◆ Source text:
▶
Signetics N8881N on ebay:
Ebay

“Item condition: New, old stock.”

This may be of interest for some of us? I bought some and my LEAPER says PASS.
But I have not used them yet, came today.

Volker
 
Signetics N8881N on ebay: This may be of interest for some of us? I bought some and my LEAPER says PASS.
But I have not used them yet, came today.

Volker

Thanks for the tip. I've bought one lot. For that price I can take the risk :) It might be interesting to test a chip under load. I have a few originals in stock, so I can compare them...

Regards, Roland
 
A pdp-11 clone. killed by DEC because they violated the Unibus patent
The CPU is a four board set with over the top connectors
I assume DEC only played hardball because the company was building clone CPUs? DEC in that era was pretty much "We build CPUs, memory, and a couple types of I/O controller - do your own thing if you want to make your own controllers".

I'd also assume that the only time a company needed to actually approach DEC to license peripheral controller technology is if they wanted the [T]MSCP specs.

Later, there were 3rd-party CPU boards built out of DCJ11 CPUs. For the Unibus, I only know of one being sold by itself as an upgrade, and that was the Nissho upgrade for the 11/24. I was approached by RSTS Engineering and asked "Can you handle making the RSTS/E patches for them for each release?" because at least that part of DEC didn't want to be seen as directly supporting 3rd-party CPUS. ATEX also made a Unibus DCJ11-based CPU, but it was limited to their typesetting systems.

There were lots of Q-bus DCJ11-based CPU boards from other companies - Mentec (who ended up getting the rights to a lot of PDP-11 software from DEC), ROI (who later went on to design what became the "DEC" 11/93 CPU), etc.
◀
◆ Given material:
▶
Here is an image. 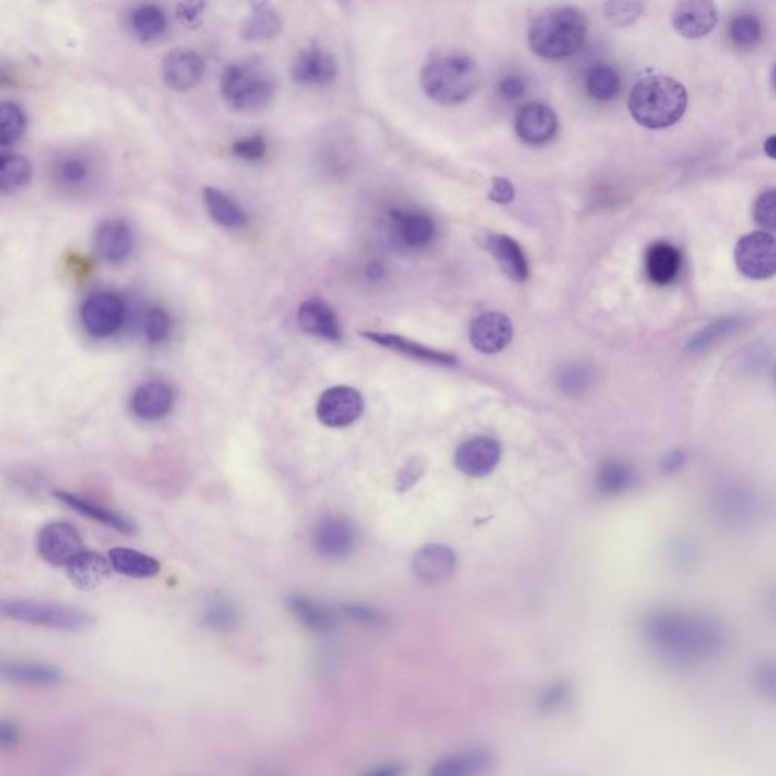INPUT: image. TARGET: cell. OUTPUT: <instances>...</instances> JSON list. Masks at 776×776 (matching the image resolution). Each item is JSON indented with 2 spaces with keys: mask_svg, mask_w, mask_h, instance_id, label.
◀
◆ What is expected: List every company the forum thread names as having made DCJ11-based CPU boards other than DEC. Rely only on the forum thread, not on the data.

◆ Response to this exercise: Nissho, ATEX, Mentec, ROI